NYT Goofup is a syntactic blend
Gerald Cohen
gcohen at UMR.EDU
Sun Mar 17 19:10:44 UTC 2002
At 11:52 AM, 3/17/02, James Mullan wrote:
>>From the Net edition
>(http://www.nytimes.com/2002/03/17/national/17PRIE.html):
>"As Scandal Keeps Growing, Church and Its Faithful Reel
>By LAURIE GOODSTEIN and ALESSANDRA STANLEY
>....
>Across the country, in an effort to restore credibility, many dioceses are
>volunteering to turn over their records to prosecutors".
>
>>From my print edition:
>"Across the country, in an effort to restore credibility, many dioceses
>after another is volunteering to turn over their records to prosecutors".
>
>Pity the subbie didn't catch this grammatical goofup before it made the
>print version ;-)
>Jimmy
The slip-up in "many dioceses after another" is a clear example of
a syntactic blend: "many dioceses" + "one diocese after another."
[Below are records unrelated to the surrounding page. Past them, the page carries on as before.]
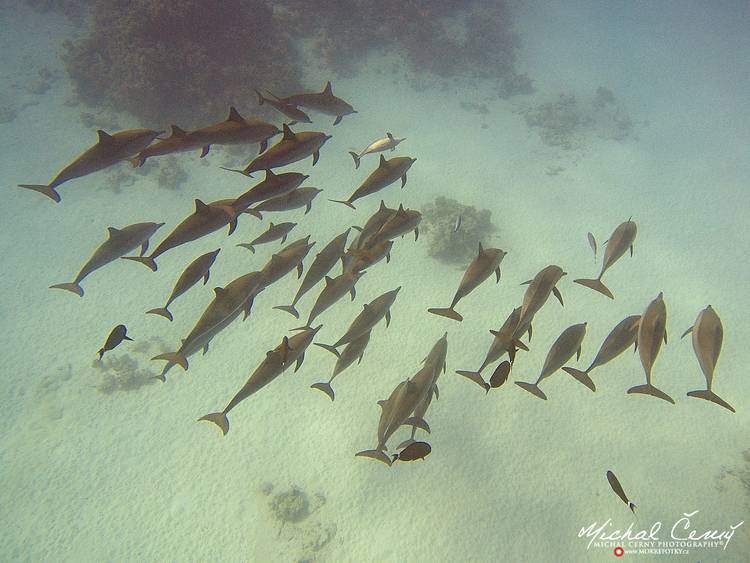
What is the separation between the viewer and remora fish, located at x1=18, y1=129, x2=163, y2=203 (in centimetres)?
287

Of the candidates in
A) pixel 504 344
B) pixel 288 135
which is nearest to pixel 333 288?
pixel 288 135

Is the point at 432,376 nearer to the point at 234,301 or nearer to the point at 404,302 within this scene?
the point at 234,301

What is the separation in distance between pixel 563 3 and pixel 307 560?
36.5 m

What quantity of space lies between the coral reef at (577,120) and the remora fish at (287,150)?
48.6 ft

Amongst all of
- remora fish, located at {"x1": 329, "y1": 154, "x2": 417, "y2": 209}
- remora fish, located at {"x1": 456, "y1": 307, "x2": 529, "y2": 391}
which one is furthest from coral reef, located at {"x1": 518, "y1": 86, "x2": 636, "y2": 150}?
remora fish, located at {"x1": 456, "y1": 307, "x2": 529, "y2": 391}

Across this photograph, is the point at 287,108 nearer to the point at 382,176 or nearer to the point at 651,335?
the point at 382,176

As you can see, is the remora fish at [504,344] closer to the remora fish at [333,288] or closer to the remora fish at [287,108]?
the remora fish at [333,288]

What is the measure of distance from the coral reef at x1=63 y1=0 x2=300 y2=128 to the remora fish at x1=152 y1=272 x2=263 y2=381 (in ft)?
38.0

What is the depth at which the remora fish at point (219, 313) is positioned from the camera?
2686 millimetres

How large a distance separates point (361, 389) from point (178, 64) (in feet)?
39.2

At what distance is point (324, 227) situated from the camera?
987 centimetres

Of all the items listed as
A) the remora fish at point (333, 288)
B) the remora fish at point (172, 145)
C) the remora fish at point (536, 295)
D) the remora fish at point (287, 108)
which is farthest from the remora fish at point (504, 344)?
the remora fish at point (172, 145)

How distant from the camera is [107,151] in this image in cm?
293

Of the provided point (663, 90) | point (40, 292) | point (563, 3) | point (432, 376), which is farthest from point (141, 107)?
point (563, 3)
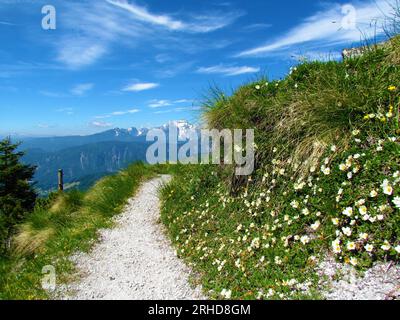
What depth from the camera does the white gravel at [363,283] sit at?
450 centimetres

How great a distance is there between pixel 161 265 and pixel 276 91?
5394 millimetres

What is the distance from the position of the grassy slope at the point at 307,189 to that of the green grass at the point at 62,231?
Result: 11.2 ft

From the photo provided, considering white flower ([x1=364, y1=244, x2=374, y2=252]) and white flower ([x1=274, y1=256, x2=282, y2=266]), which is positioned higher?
white flower ([x1=364, y1=244, x2=374, y2=252])

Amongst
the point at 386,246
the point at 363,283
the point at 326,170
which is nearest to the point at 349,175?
the point at 326,170

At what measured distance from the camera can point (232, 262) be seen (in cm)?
684

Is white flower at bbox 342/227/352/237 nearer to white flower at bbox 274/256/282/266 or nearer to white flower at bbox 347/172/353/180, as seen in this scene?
white flower at bbox 347/172/353/180

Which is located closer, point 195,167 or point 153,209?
point 195,167

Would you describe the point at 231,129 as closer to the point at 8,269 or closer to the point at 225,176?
the point at 225,176

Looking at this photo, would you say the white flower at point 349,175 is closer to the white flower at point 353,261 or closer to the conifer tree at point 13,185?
the white flower at point 353,261

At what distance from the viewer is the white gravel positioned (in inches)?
177

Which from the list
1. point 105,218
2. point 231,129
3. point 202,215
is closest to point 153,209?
point 105,218

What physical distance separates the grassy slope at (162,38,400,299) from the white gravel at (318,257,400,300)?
160mm

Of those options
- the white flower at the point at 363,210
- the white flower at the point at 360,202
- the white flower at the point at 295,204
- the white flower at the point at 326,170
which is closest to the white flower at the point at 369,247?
the white flower at the point at 363,210

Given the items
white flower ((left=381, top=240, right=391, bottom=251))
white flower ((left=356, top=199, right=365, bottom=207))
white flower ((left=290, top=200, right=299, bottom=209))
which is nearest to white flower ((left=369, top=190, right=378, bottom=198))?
white flower ((left=356, top=199, right=365, bottom=207))
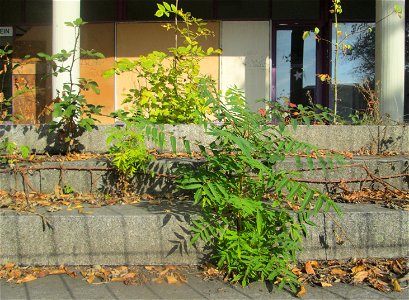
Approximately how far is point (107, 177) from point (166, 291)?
1651 mm

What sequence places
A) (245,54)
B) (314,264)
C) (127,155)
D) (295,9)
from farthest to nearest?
(295,9) → (245,54) → (127,155) → (314,264)

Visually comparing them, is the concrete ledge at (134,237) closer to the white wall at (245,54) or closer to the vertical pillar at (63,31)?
the vertical pillar at (63,31)

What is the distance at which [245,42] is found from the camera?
9.95 metres

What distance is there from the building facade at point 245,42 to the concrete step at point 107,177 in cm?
527

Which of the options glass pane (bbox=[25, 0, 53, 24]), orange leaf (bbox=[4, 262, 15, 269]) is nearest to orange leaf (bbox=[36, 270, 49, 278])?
orange leaf (bbox=[4, 262, 15, 269])

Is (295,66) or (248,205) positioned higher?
(295,66)

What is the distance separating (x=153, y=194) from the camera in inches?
180

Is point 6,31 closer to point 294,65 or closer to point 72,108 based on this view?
point 294,65

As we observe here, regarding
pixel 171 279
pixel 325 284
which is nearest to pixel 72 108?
pixel 171 279

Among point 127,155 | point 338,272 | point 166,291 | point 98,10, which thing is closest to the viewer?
point 166,291

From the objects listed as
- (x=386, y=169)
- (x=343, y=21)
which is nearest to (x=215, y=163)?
(x=386, y=169)

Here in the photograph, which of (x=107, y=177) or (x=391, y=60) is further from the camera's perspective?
(x=391, y=60)

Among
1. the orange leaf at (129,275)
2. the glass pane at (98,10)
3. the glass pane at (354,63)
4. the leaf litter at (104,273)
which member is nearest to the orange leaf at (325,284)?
the leaf litter at (104,273)

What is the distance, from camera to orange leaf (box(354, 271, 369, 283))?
3.44m
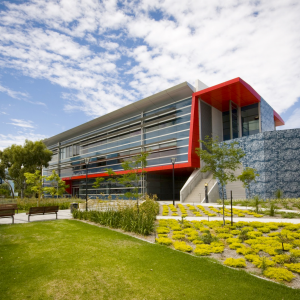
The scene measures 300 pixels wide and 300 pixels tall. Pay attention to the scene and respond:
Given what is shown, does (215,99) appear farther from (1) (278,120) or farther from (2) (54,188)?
(2) (54,188)

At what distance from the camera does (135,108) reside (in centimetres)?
3641

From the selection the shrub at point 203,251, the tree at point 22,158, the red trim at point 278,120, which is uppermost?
the red trim at point 278,120

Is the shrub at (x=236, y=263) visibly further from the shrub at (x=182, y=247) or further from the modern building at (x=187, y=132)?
the modern building at (x=187, y=132)

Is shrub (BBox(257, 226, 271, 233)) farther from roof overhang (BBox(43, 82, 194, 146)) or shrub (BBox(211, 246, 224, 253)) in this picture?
roof overhang (BBox(43, 82, 194, 146))

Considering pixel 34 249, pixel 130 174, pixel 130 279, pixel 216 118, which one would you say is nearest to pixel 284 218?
pixel 130 174

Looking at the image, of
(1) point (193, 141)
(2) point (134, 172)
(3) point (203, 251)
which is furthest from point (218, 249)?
(1) point (193, 141)

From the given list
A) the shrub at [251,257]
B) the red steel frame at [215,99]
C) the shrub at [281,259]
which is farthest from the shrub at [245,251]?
the red steel frame at [215,99]

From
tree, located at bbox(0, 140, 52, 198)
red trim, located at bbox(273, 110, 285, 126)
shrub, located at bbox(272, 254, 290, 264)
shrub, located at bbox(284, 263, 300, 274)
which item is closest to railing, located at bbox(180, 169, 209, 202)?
red trim, located at bbox(273, 110, 285, 126)

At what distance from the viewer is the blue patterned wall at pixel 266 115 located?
31970 millimetres

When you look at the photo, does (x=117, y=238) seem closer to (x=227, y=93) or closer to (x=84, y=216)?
(x=84, y=216)

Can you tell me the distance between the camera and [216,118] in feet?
110

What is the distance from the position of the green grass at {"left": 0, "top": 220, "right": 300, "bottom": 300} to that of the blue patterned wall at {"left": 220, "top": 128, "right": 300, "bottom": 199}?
18.6 metres

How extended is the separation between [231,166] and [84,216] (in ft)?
30.2

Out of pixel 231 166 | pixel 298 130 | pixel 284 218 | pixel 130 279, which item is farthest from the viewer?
pixel 298 130
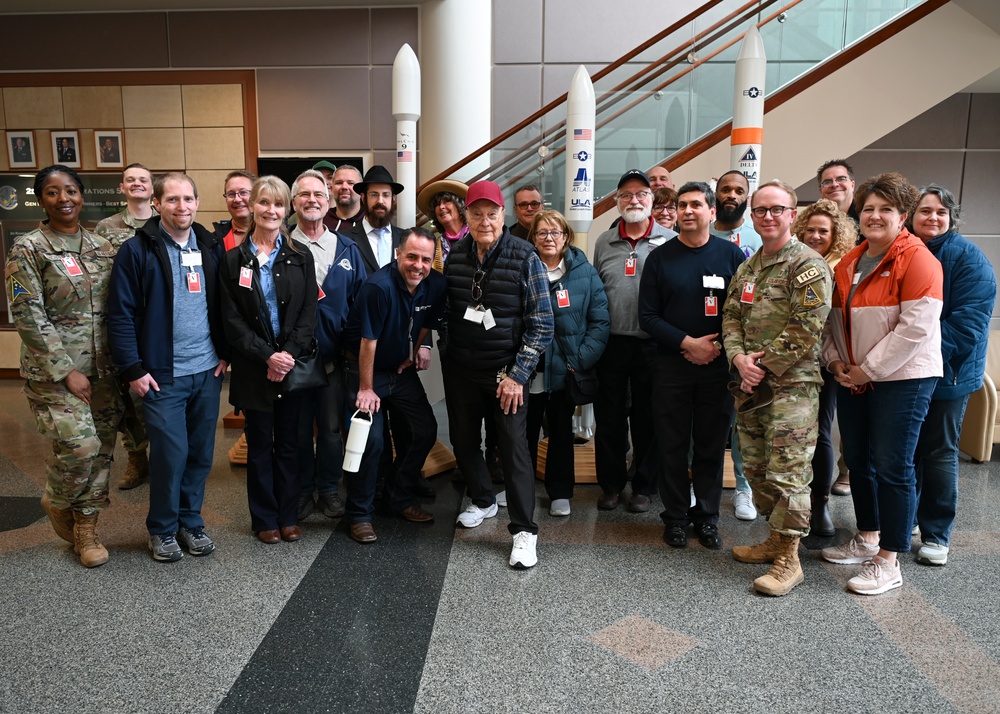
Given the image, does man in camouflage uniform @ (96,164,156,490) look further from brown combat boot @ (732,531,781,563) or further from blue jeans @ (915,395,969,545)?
blue jeans @ (915,395,969,545)

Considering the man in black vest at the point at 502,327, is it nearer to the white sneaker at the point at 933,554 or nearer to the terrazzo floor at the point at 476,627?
the terrazzo floor at the point at 476,627

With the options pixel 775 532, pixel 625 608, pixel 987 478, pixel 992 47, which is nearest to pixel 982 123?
pixel 992 47

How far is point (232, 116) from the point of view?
7.05m

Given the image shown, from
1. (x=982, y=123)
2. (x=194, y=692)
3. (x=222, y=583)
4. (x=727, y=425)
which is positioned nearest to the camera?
(x=194, y=692)

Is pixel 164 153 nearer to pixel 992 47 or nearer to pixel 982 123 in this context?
pixel 992 47

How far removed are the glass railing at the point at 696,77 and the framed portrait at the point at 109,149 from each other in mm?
4570

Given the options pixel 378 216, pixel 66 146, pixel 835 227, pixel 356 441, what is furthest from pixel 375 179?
pixel 66 146

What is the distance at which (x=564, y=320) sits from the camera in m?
3.40

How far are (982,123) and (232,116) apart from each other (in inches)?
295

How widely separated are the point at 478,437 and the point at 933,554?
6.97 feet

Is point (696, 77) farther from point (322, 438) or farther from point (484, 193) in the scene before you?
point (322, 438)

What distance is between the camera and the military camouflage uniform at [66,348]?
9.00 feet

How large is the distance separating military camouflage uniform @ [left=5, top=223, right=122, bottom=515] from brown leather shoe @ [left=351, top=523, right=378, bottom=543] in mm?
1108

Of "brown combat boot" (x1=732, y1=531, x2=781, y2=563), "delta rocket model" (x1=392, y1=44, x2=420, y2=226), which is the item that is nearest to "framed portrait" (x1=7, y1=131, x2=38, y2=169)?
"delta rocket model" (x1=392, y1=44, x2=420, y2=226)
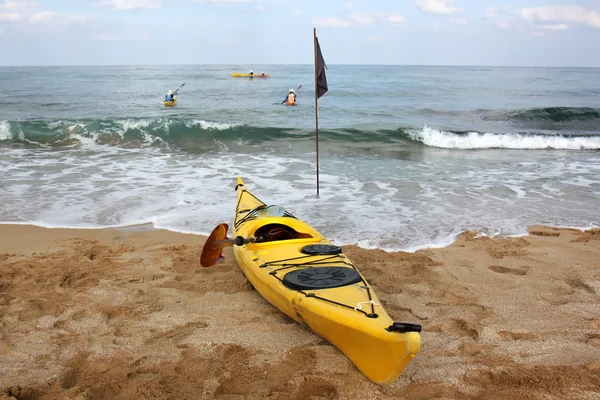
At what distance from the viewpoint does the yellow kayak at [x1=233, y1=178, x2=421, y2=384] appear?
2949mm

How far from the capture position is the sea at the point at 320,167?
714 cm

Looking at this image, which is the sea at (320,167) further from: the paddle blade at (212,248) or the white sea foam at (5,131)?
the paddle blade at (212,248)

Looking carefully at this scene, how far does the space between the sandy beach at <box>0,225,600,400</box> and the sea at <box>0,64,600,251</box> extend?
1.10m

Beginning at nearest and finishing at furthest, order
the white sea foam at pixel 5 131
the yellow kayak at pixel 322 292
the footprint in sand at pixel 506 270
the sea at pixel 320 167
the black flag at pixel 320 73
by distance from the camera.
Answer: the yellow kayak at pixel 322 292 → the footprint in sand at pixel 506 270 → the black flag at pixel 320 73 → the sea at pixel 320 167 → the white sea foam at pixel 5 131

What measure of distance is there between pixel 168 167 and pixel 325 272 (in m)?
7.86

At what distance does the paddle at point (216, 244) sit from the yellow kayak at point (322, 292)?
40 mm

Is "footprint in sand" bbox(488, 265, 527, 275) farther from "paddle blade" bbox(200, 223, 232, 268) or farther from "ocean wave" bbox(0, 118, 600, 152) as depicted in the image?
"ocean wave" bbox(0, 118, 600, 152)

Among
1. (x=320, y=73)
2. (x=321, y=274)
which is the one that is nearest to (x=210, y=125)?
(x=320, y=73)

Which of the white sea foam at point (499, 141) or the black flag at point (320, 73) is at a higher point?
the black flag at point (320, 73)

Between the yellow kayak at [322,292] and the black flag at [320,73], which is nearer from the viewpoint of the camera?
the yellow kayak at [322,292]

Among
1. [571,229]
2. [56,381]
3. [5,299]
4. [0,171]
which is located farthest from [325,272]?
[0,171]

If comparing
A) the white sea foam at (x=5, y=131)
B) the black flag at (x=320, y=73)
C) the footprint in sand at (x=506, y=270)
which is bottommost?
the footprint in sand at (x=506, y=270)

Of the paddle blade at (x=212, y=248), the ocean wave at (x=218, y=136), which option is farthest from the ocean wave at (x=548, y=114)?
the paddle blade at (x=212, y=248)

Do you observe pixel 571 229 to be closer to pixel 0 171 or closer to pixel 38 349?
pixel 38 349
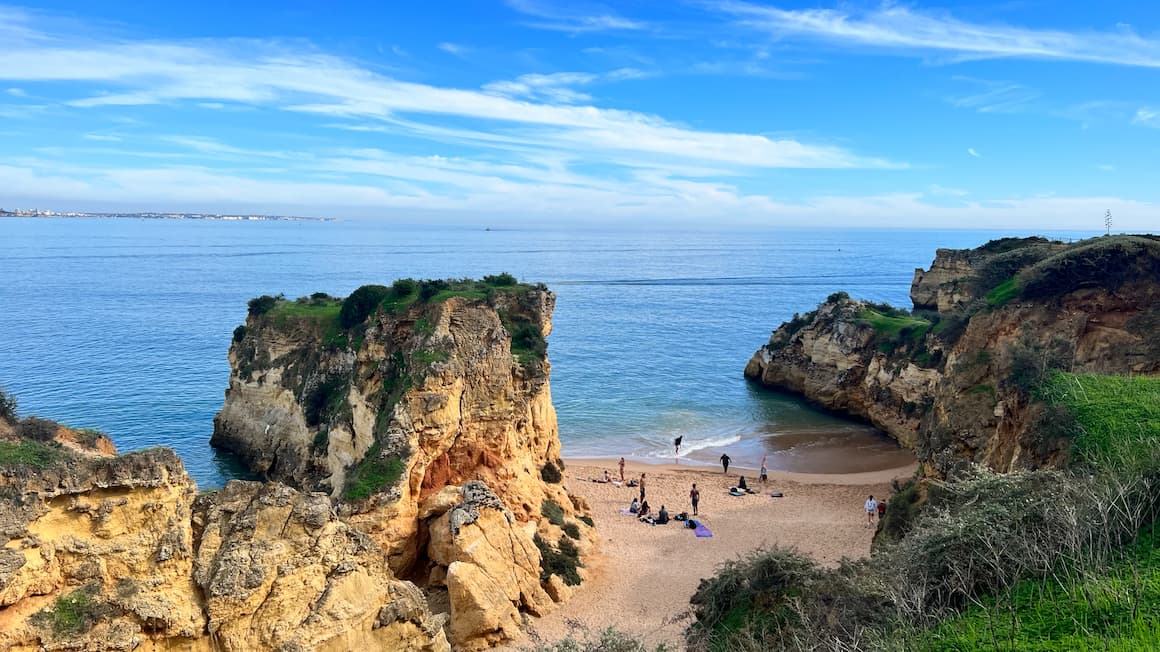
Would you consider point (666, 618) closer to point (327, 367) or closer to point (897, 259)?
point (327, 367)

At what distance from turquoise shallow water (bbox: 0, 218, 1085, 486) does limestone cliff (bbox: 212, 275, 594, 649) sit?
6809 mm

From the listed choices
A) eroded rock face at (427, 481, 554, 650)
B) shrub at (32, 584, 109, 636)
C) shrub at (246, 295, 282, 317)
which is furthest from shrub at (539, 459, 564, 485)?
shrub at (246, 295, 282, 317)

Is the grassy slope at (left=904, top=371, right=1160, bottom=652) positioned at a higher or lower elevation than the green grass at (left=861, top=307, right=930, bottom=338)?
lower

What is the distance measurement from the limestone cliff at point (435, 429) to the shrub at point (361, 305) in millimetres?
70

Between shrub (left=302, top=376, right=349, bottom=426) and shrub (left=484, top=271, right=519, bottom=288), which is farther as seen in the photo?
shrub (left=302, top=376, right=349, bottom=426)

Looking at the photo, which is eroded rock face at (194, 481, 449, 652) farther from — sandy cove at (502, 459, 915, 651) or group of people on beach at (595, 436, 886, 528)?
group of people on beach at (595, 436, 886, 528)

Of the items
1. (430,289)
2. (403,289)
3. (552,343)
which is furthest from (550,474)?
(552,343)

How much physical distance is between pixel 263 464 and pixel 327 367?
535 centimetres

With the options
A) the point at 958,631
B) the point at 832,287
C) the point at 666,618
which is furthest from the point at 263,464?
the point at 832,287

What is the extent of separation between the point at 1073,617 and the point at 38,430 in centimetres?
2170

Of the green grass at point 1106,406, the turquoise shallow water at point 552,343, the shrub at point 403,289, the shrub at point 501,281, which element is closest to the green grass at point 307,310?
the shrub at point 403,289

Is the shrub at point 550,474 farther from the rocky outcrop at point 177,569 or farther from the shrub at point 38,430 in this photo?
the shrub at point 38,430

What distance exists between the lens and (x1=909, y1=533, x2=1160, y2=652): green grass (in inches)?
302

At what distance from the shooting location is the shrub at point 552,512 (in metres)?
23.0
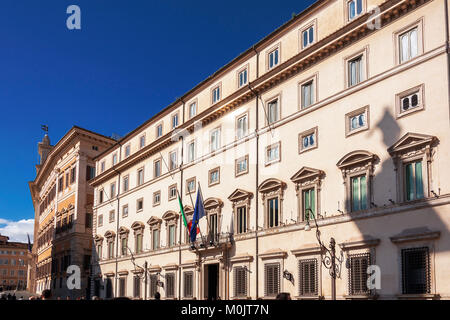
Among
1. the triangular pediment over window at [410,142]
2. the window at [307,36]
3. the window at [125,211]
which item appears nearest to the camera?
the triangular pediment over window at [410,142]

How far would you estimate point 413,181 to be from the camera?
71.1 feet

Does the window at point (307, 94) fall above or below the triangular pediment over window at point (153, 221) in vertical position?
above

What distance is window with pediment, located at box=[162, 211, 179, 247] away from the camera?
39375 millimetres

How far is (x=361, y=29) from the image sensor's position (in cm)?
2502

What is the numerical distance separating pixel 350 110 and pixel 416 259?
770 cm

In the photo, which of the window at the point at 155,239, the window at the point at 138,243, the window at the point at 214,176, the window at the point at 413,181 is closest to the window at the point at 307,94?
the window at the point at 413,181

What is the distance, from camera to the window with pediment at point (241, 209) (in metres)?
31.3

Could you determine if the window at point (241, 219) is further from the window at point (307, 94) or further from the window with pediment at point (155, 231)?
the window with pediment at point (155, 231)

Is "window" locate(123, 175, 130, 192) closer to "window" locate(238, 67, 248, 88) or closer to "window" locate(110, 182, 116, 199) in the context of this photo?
"window" locate(110, 182, 116, 199)

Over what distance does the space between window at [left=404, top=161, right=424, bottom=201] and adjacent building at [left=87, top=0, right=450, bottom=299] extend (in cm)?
6

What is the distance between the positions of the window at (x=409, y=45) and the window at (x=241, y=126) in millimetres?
11881

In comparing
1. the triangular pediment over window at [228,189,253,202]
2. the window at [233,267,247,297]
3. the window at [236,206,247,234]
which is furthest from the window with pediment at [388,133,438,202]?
the window at [233,267,247,297]

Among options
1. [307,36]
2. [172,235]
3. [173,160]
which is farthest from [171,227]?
[307,36]

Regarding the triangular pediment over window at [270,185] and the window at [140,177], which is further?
the window at [140,177]
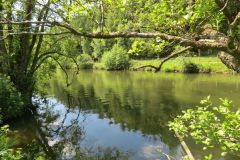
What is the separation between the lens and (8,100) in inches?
715

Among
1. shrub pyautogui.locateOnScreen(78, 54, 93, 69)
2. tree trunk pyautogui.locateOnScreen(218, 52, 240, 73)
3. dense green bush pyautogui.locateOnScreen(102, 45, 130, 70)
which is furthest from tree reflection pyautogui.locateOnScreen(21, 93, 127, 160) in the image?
shrub pyautogui.locateOnScreen(78, 54, 93, 69)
Such errors are frequent in everyday speech, and FWIW I published a
list of those I had been jotting down for 10-15 years: Gerald Leonard
Cohen: _Syntactic Blends In English Parole_, Frankfurt am Main: Peter
Lang. 1987. "Parole" in the title is intended as the eminent linguist
Saussure used it: anything not in the standard language. I used it
particularly for slips of the tongue.
Most of my examples are from educated people: professors, broadcasters, etc.